Supplied data:
========
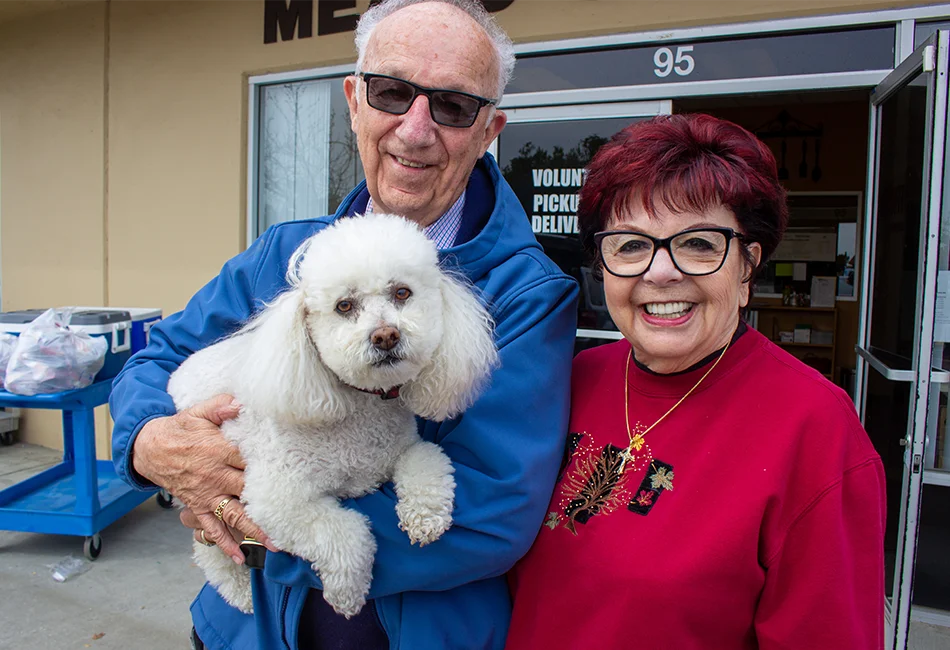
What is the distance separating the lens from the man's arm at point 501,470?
1.17 m

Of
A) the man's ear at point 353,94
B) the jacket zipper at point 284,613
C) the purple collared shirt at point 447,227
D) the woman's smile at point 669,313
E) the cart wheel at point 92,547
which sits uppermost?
the man's ear at point 353,94

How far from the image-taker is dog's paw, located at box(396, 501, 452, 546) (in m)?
1.17

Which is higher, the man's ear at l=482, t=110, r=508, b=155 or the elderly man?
the man's ear at l=482, t=110, r=508, b=155

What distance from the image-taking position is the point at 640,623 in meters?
1.10

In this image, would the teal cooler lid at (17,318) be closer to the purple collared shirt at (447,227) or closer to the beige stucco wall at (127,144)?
the beige stucco wall at (127,144)

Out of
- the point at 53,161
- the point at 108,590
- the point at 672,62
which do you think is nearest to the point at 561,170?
the point at 672,62

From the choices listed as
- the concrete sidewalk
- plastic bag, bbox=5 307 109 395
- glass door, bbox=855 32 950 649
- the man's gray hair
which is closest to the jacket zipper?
the man's gray hair

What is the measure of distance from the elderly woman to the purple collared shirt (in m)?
0.31

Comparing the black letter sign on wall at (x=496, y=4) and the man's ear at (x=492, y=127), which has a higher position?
the black letter sign on wall at (x=496, y=4)

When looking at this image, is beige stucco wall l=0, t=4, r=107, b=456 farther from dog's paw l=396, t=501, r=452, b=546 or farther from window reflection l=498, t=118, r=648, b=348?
dog's paw l=396, t=501, r=452, b=546

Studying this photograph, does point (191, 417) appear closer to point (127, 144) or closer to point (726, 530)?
point (726, 530)

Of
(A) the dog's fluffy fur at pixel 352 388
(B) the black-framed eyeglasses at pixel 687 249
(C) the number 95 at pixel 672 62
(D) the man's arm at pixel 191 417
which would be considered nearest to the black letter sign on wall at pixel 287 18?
(C) the number 95 at pixel 672 62

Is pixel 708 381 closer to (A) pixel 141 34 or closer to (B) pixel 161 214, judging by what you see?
(B) pixel 161 214

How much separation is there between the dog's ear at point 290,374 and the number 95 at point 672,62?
2987mm
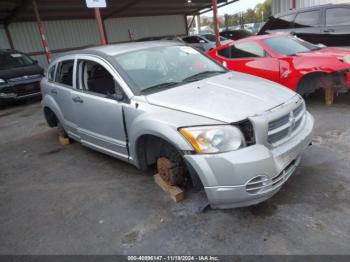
========
Task statement:
Which lines of the records above contain the word "nearest"? Copy each of them out.

Solution below:
which do you think is nearest to the point at 561,170?
which would be considered nearest to the black letter sign on wall at pixel 287 18?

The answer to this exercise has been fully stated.